### [Text passage]
-- Opening Marker --

In an effort to attract a booming class of wealthy Muslim investors, Britain will be the first non-Islamic country to issue sovereign Islamic bonds, Prime Minister David Cameron has announced on Tuesday.
Islamic finance is an opportunity not to be missed: Islamic
investments have jumped 150 percent in the last seven years, and
are due to be worth $2.1 trillion (£1.3 trillion) by 2014;
Cameron told the World Islamic Economic Forum in
London on Tuesday.
The plan has been in the works for many years in the hope it will
make London and Britain more Islamic investment-friendly. The
state attracted a lot of Islamic investment in Olympic
infrastructure.
The Treasury, endorsed by Chancellor Osborne, announced it will launch £200 million (about $320 million) worth of Islamic bonds – called sukuk – as early as next year. The first sukuk bonds were issued by Malaysia in 2000.
The bonds will be structured in compliance with Islamic Sharia
religious law, which prohibits collecting and paying interest on
loans.
On the London Stock Exchange, bonds will likely be backed by
property- either rental or government.
Already one of the world’s leading finance centers – London -
will try to capitalize on the strong growth in the Islamic finance sector, and
become a leading player.

-- Closing Marker --

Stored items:
-- Opening Marker --

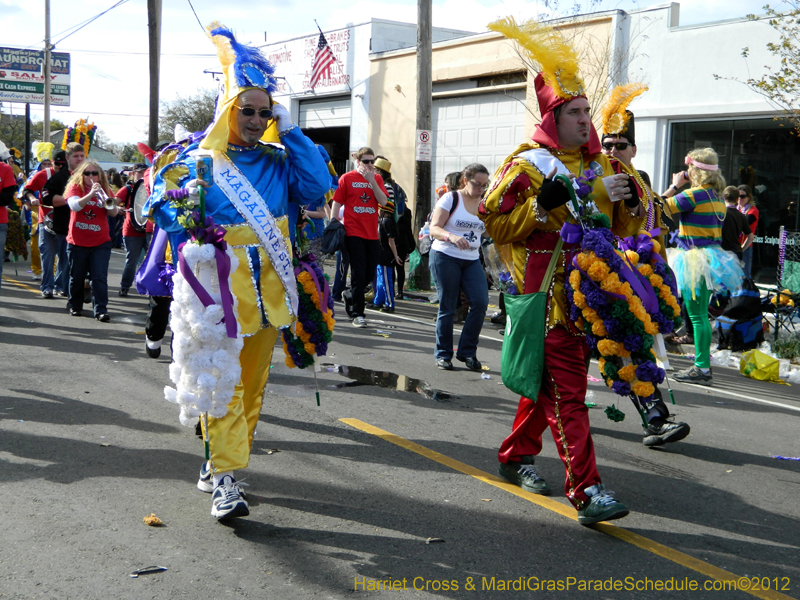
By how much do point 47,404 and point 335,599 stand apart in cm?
366

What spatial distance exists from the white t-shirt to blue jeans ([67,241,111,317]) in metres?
4.54

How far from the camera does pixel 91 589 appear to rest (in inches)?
125

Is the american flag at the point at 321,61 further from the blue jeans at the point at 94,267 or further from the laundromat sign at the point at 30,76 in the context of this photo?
the laundromat sign at the point at 30,76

-- Closing Marker --

### [Brief 1]
In the Islamic bonds article, rewrite the passage starting at "Islamic finance is" and ending at "London on Tuesday.", replacing "Cameron" with "the Prime Minister".
### [Brief 2]
According to the Islamic bonds article, which country issued the first sukuk bonds, and in what year?
### [Brief 3]
Translate this sentence from the Islamic bonds article into French: "The bonds will be structured in compliance with Islamic Sharia religious law, which prohibits collecting and paying interest on loans."

### [Your response 1]
Islamic finance is an opportunity not to be missed: Islamic
investments have jumped 150 percent in the last seven years, and
are due to be worth $2.1 trillion (£1.3 trillion) by 2014;
the Prime Minister told the World Islamic Economic Forum in
London on Tuesday.

### [Your response 2]
Malaysia, in 2000.

### [Your response 3]
Les obligations seront structurées conformément à la loi religieuse islamique de la charia, qui interdit de percevoir et de payer des intérêts sur les prêts.